_SHORT EXERCISE_:
Reproduce the lines of the data below as a numbered list, beginning at the line that contains "Tell me which of" and stopping after the line that contains "[232,157], [77,307], [102,17], [259,613]". Omit blank lines.
········
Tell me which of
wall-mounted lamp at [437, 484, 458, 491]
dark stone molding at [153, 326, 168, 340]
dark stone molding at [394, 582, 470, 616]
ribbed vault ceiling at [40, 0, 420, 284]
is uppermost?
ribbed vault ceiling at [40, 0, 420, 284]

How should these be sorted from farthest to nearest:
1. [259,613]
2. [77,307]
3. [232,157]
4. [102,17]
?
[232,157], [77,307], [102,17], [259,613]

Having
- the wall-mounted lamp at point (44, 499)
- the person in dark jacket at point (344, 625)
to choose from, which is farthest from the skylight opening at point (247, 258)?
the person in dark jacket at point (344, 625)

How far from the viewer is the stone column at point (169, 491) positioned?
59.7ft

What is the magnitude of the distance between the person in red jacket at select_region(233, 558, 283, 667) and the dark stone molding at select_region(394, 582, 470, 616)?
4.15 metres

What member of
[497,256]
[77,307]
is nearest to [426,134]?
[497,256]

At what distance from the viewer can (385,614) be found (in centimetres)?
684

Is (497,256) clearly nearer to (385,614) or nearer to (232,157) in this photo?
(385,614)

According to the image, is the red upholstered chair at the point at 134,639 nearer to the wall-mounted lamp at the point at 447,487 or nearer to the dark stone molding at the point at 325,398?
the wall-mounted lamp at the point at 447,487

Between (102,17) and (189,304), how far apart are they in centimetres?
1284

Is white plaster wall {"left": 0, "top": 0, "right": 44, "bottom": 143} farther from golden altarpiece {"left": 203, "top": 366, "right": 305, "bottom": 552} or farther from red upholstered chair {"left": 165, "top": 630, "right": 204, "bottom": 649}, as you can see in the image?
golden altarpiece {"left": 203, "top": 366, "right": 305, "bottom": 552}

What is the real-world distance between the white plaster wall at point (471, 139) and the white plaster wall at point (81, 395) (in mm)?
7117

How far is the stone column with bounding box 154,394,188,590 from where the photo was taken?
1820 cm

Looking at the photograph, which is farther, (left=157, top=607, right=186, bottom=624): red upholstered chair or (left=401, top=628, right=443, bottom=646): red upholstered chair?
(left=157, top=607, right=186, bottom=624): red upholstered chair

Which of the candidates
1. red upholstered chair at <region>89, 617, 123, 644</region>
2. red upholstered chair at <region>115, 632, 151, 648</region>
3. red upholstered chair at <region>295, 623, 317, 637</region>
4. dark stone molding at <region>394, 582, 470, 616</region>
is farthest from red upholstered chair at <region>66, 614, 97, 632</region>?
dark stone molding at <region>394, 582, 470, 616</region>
········
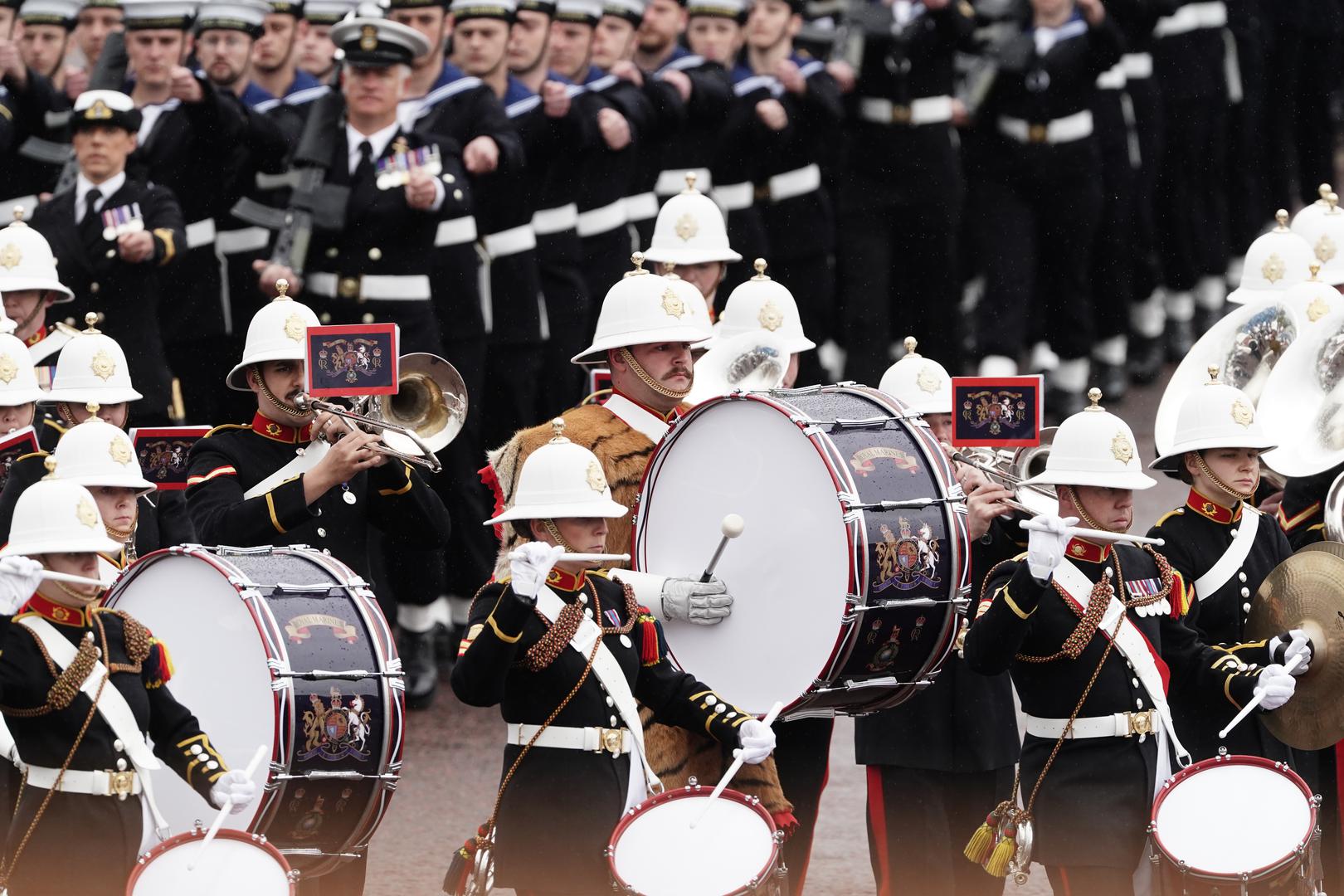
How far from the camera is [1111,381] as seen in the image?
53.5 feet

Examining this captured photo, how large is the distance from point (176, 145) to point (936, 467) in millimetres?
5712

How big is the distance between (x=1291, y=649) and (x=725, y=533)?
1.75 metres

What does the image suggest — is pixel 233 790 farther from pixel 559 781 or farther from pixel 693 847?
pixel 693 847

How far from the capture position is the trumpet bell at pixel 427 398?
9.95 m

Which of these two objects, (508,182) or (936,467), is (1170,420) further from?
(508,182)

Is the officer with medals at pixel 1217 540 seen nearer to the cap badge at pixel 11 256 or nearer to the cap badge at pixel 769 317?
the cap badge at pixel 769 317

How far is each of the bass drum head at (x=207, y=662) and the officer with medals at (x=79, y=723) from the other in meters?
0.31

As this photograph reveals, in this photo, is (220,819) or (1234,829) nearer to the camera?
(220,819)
········
_EXERCISE OUTPUT_:
1. Tell me which of
2. wall-mounted lamp at [437, 484, 458, 491]
3. dark stone molding at [153, 326, 168, 340]
4. dark stone molding at [394, 582, 470, 616]
5. ribbed vault ceiling at [40, 0, 420, 284]
6. is uppermost?
7. ribbed vault ceiling at [40, 0, 420, 284]
8. How should these be sorted from farthest to nearest:
9. 1. [259,613]
10. 2. [77,307]
11. 3. [232,157]
12. 4. [102,17]
13. ?
14. [232,157], [77,307], [102,17], [259,613]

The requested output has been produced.